From the get-go, Brenda Goodman’s documentary notes that more than 100,000 sex-ed films have been produced since the turn of the 20th Century, and it covers the history of sexual education over the past hundred-odd years. Yet Sex(Ed) calls into question the effectiveness of these films, as well as the effectiveness of American sexual education in general.

While sexual education has attempted to grow in terms of explicitness and women’s issues since World War II — and there have been fluctuations along with the times — sex education is still informed by the conservative Puritanism deeply rooted in American culture.

“Girls were urged to protect their chastity, while boys were urged to be sure to not get anybody pregnant,” Dr. Tara McPherson, a University of Southern California professor of gender and critical studies, says in an interview about sex-ed films in the post-war era. “Those myths were very powerful for young girls and a source of a lot of guilt, I think, for women who felt like they didn’t fit those molds.”

Sex(Ed) suggests that these myths — and the divide between male and female sexual education, not to mention non-heterosexual perspectives — persist today.
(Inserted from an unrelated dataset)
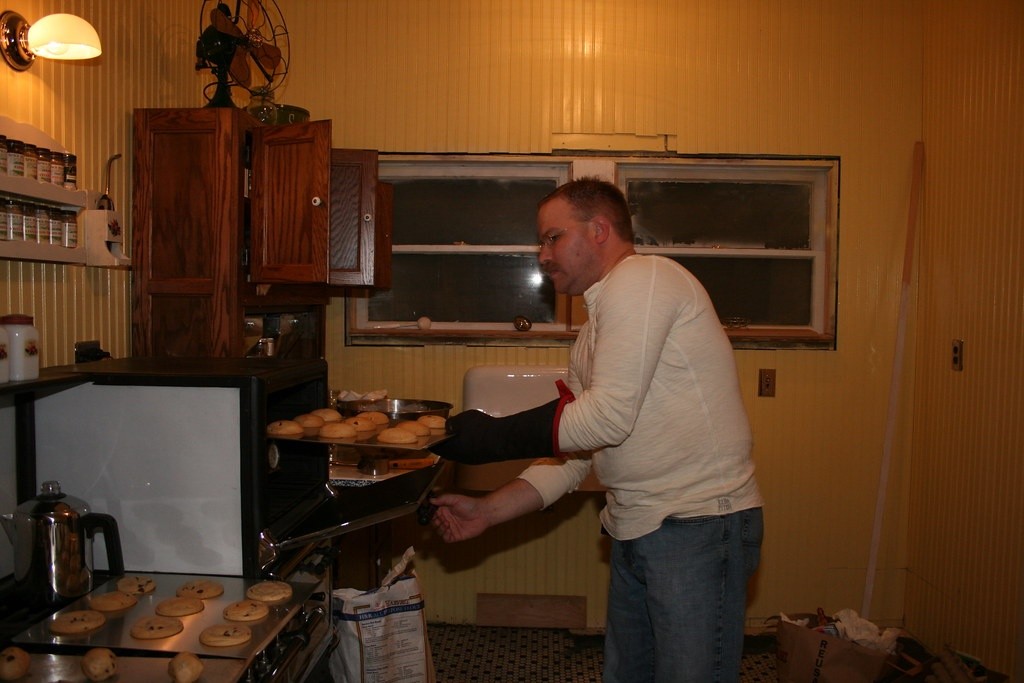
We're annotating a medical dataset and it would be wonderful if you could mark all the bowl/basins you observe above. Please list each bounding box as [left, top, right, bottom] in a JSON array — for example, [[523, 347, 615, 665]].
[[336, 398, 454, 427], [242, 104, 310, 125]]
A contemporary scene early on in the film highlights the unease.

“How does, like…the male sperm get into the… uterus, though?” one fifth-grader asks, smiling awkwardly as her classmates giggle.

“Well, it doesn’t fly,” the school nurse replies. “The sperm is placed in the uterus of the woman.”

“Yeah, but how does it get there?” the girl asks.

“It’s delivered,” the nurse states, flatly and vaguely.

The moment is at once nostalgically charming and disturbing. The nurse seems nervous about discussing the mechanics of sex to a girl, underscoring the argument Sex(Ed) raises.

Just as much as a serious argument for better sexual education, Sex(Ed) is also an entertaining history of the changes in cinema and how it has transformed with cultural shifts.

While some things remain static, Sex(Ed) shows that others change dynamically.